◆ **TASK PROMPT**: The stretch wanted below opens at the line containing "the 10th anniversary" and closes at the line containing "Dockers - Blue". Please return it exactly, with no other lines.

Records drawn from a dataset
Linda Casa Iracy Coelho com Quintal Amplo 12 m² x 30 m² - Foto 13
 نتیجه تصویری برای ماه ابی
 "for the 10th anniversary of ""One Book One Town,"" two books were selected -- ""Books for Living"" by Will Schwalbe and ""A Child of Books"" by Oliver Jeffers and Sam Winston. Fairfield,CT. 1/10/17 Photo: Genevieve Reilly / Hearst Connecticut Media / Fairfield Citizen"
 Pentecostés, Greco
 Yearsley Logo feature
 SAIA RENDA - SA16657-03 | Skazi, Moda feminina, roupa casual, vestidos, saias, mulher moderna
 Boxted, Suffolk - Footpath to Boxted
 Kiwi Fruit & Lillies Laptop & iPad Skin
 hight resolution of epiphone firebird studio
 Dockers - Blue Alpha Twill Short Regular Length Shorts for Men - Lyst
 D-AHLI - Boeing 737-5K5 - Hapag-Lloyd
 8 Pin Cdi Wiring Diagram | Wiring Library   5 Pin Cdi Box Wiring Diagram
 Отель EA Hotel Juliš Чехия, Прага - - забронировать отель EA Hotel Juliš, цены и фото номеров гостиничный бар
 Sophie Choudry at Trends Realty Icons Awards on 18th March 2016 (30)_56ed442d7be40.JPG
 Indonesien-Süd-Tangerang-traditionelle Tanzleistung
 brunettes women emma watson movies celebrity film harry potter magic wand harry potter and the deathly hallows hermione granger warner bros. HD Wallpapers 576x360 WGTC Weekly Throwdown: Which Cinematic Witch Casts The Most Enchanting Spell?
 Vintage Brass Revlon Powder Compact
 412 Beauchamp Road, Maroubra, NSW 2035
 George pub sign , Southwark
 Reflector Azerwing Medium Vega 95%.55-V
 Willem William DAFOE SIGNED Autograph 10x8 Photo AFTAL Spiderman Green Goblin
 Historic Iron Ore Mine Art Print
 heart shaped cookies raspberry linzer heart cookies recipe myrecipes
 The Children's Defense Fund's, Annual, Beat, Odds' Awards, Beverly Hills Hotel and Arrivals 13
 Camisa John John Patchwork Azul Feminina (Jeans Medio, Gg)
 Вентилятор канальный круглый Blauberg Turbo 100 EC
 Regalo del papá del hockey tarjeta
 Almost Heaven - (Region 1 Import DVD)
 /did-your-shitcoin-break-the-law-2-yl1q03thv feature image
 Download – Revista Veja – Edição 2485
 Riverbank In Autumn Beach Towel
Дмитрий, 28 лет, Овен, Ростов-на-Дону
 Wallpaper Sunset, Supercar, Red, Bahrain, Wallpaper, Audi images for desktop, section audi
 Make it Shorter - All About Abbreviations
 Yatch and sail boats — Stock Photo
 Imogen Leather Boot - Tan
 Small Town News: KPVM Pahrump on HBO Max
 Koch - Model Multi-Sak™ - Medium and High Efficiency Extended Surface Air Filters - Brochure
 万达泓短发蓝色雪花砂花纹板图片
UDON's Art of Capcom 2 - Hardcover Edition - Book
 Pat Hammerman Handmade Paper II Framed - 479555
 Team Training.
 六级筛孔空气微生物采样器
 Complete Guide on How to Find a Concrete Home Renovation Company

◆ **EXERCISE RESULT**:
 "for the 10th anniversary of ""One Book One Town,"" two books were selected -- ""Books for Living"" by Will Schwalbe and ""A Child of Books"" by Oliver Jeffers and Sam Winston. Fairfield,CT. 1/10/17 Photo: Genevieve Reilly / Hearst Connecticut Media / Fairfield Citizen"
 Pentecostés, Greco
 Yearsley Logo feature
 SAIA RENDA - SA16657-03 | Skazi, Moda feminina, roupa casual, vestidos, saias, mulher moderna
 Boxted, Suffolk - Footpath to Boxted
 Kiwi Fruit & Lillies Laptop & iPad Skin
 hight resolution of epiphone firebird studio
 Dockers - Blue Alpha Twill Short Regular Length Shorts for Men - Lyst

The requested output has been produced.